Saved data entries
+===+
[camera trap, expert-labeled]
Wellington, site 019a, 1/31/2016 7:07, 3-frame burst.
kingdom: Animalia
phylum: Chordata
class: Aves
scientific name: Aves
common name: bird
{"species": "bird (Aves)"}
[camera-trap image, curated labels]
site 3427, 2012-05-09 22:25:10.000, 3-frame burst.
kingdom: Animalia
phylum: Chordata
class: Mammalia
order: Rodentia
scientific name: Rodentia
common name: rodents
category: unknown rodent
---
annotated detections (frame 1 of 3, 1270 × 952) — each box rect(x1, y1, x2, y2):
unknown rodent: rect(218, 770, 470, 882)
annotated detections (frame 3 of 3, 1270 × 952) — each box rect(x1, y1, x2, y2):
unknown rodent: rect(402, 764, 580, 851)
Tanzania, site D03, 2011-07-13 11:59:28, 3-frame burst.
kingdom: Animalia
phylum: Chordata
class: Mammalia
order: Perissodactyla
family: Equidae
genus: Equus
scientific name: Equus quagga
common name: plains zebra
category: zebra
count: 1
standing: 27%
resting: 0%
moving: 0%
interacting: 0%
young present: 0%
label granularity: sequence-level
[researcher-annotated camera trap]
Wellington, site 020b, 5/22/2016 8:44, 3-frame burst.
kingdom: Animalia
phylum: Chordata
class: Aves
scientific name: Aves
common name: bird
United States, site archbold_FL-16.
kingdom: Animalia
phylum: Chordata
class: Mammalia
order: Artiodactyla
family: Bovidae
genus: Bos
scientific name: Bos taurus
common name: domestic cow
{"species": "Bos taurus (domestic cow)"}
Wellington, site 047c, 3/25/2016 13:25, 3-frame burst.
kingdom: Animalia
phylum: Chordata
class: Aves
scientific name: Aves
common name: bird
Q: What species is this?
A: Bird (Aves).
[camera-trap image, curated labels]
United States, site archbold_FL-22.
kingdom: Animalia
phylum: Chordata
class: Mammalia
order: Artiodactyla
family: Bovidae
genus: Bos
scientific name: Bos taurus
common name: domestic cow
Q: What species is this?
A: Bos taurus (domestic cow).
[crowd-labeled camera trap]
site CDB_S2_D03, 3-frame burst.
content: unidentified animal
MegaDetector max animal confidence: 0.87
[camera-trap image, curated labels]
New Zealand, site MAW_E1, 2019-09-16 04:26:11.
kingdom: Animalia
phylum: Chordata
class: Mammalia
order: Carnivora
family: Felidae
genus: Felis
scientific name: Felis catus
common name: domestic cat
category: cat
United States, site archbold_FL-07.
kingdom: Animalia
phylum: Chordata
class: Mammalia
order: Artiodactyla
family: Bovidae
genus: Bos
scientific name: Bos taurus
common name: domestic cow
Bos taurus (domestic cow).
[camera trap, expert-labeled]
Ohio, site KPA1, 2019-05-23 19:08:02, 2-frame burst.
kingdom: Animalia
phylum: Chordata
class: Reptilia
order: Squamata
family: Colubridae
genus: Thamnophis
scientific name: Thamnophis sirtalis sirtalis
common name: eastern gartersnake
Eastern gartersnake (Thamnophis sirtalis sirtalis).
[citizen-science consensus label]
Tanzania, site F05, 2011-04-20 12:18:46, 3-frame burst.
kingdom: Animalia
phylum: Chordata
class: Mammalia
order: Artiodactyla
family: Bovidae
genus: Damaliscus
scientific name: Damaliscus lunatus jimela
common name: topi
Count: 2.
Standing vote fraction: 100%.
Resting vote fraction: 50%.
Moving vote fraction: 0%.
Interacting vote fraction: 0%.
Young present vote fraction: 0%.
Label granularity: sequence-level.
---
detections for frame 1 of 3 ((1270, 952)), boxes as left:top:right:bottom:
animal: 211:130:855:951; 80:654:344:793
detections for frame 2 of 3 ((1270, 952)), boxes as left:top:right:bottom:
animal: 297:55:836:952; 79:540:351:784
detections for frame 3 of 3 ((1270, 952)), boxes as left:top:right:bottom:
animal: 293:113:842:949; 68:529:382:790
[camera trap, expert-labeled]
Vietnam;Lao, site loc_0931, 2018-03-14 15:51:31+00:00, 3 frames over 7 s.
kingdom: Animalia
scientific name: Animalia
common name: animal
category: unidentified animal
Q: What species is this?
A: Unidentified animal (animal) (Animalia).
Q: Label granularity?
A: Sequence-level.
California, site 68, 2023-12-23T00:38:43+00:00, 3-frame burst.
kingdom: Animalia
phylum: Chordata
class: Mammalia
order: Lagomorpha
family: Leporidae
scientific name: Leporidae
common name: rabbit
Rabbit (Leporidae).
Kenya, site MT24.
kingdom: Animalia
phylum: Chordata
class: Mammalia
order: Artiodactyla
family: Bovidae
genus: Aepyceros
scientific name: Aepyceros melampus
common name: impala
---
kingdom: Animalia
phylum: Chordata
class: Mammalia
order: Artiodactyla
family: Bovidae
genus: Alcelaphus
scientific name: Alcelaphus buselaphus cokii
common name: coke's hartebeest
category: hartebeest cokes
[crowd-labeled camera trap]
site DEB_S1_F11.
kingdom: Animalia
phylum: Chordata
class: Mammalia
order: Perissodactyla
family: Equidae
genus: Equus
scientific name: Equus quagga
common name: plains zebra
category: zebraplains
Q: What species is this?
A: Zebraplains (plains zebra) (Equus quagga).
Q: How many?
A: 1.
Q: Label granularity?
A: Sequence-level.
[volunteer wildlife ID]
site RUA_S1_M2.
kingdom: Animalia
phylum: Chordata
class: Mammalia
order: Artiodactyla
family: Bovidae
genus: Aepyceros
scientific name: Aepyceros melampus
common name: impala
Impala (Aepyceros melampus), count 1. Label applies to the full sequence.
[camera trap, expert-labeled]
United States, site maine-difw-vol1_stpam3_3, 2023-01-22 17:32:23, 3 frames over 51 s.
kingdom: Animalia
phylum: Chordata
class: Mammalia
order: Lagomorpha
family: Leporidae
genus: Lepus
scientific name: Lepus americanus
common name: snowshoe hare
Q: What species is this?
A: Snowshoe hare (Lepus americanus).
+===+
* _The task_: Please filter the entries for the word "frames" and copy the lines that have it.

* _Answer box_:
Vietnam;Lao, site loc_0931, 2018-03-14 15:51:31+00:00, 3 frames over 7 s.
United States, site maine-difw-vol1_stpam3_3, 2023-01-22 17:32:23, 3 frames over 51 s.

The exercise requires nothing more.